What concerns you about (the future of) healthcare?

Friday, November 1, 2024
AI
Blog

From January 28 to 30, the ICT&health World Conference 2025 will take place. The MECC in Maastricht will be packed with domestic and foreign policymakers, administrators, healthcare professionals, IT experts, program managers, investors, visionaries and innovators. In the run-up to the congress, the editorial board members of ICT&health will talk about current healthcare issues that will be highlighted during the congress. Chairman of the editorial board Diederik Gommers kicks off and touches on the social debate surrounding the opportunities for artificial intelligence (AI) in healthcare.

“One of the biggest current challenges in healthcare is the staff shortage,” Gommers also notes this in his department. "We see waiting lists for surgeries increasing. Despite healthcare providers trying incredibly hard, people must wait longer and longer for surgery or admission. Due to the high pressure and high absenteeism of staff, surgeries and admissions have to be cancelled regularly. The number of staff actually is just not enough, and we have to struggle every day to keep scheduled surgeries going."

Artificial intelligence

All eyes seem to be on AI. The hope is that AI can help reduce the workload. "The staff shortage problem has to be solved, but there is also just not enough staff available in the next few years. So, we also need to look at alternative strategies. Lately, there has been a lot of attention from the healthcare industry and politicians on the applications of AI in healthcare. Through AI, some of the administrative tasks of healthcare providers can be taken over, the workload can hopefully be relieved."

This is necessary and plausible. "When I'm on ward duty, I spend the first two hours at the computer typing in status, and in the process I transcribe a lot of data when it's already in the record but not in the right place. I would rather spend that time with patients. We also spend time making reports after family meetings, and nurses also must make a report after each shift with data already in the computer. How nice it would be if this was automated. Conversations with family or a patient simply recorded with a phone, then a structured report is automatically produced by an LLM application, speech-to-text programs. That reduces the administrative burden of the doctors and nurses AND gives the opportunity to print out the report directly to patient or family and give it to them to read again at home."

Not a universal solution

AI is not the solution, Gommers emphasizes. "In the discussion surrounding AI in healthcare, you notice that AI is sometimes presented as a universal solution. But there is no one solution. And AI doesn't have to solve everything either. Hopefully AI can reduce administration, but also, we can start using it for prediction and support about outcomes, allowing us to better inform patients and families before admission to the ICU. It's not just about survival but more importantly quality of life after intensive ICU treatment. With this, you can reduce the care burden and increase the job satisfaction of caregivers. And then it also makes the healthcare professions attractive again to young entrants."

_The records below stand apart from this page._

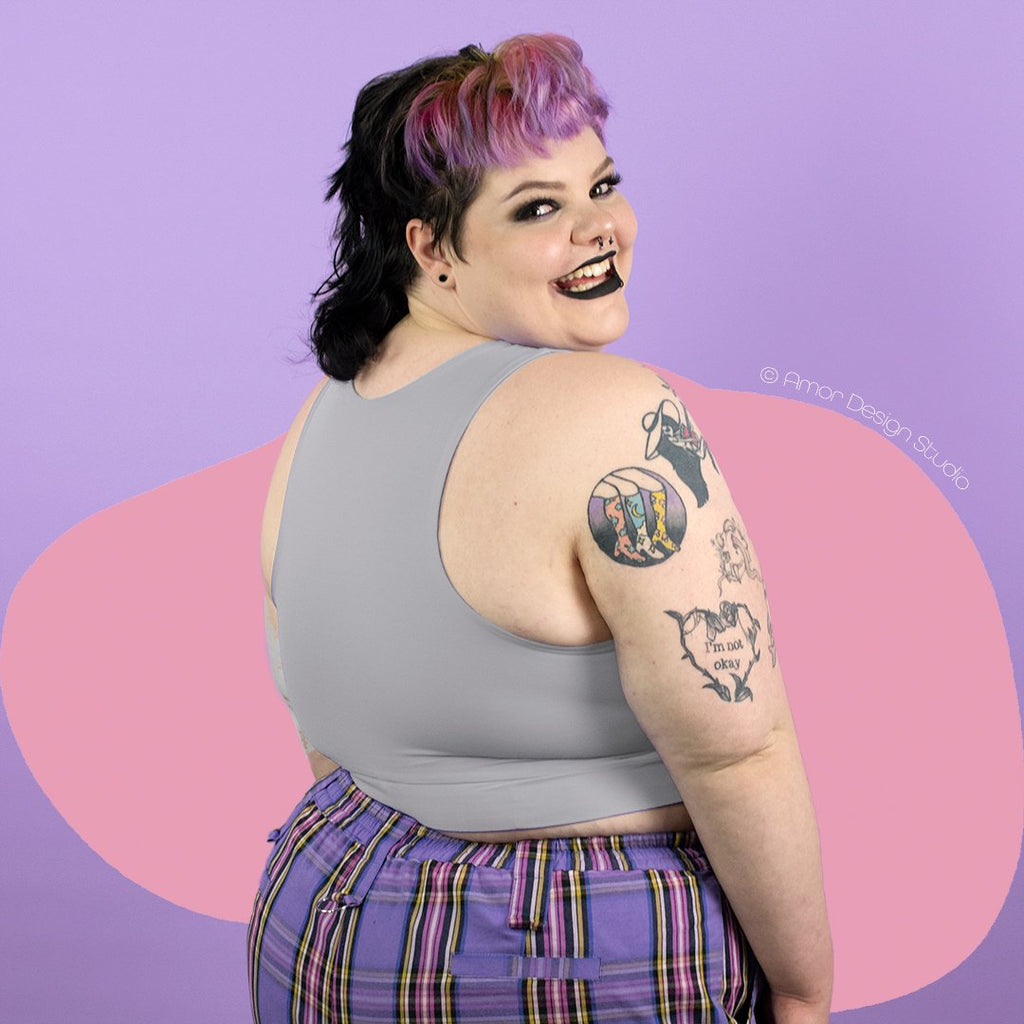 Plus size non-binary person wearing light grey mid length, full chest binder - back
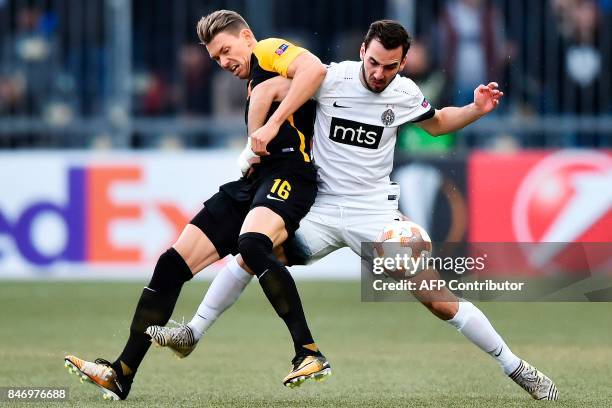 Young Boys' Christian Fassnacht vies for the ball with Partizan's Marko Jankovic during the UEFA Europa League Group B football match beetween BSC...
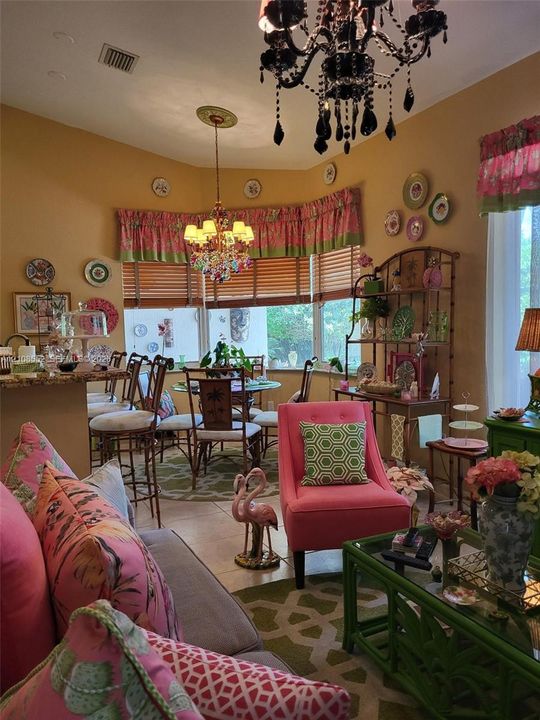 Bay window featuring multi-pane glass, stone-surface breakfast bar, and decorative ceiling medallions with tiered light fixtures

ICT&health World Conference

Care providers run into the same problems every day, but real solutions sometimes seem far away. “That is why the ICT&health World Conference is so important,” says Gommers. "Everyone in healthcare looks at these problems from his or her own perspective. But if we want to reach solutions, we will really have to work together with people from different backgrounds. After all, patients follow an entire care path through the various healthcare systems. Those sectors all experience problems, from primary care to nursing homes and home care. At the conference, you meet all kinds of people, which allows you to shrug together to address the problems at hand and arrive at solutions together."

"There is a lot of complaining about the staffing problems in healthcare, which puts us in a negative spiral. But there are also many opportunities. Although it will not be the solution to all our problems, AI applications offer many opportunities in healthcare. I am very positive, and it can really help us move forward. The ICT&health World Conference offers healthcare providers and other stakeholders the opportunity to meet and share best practices."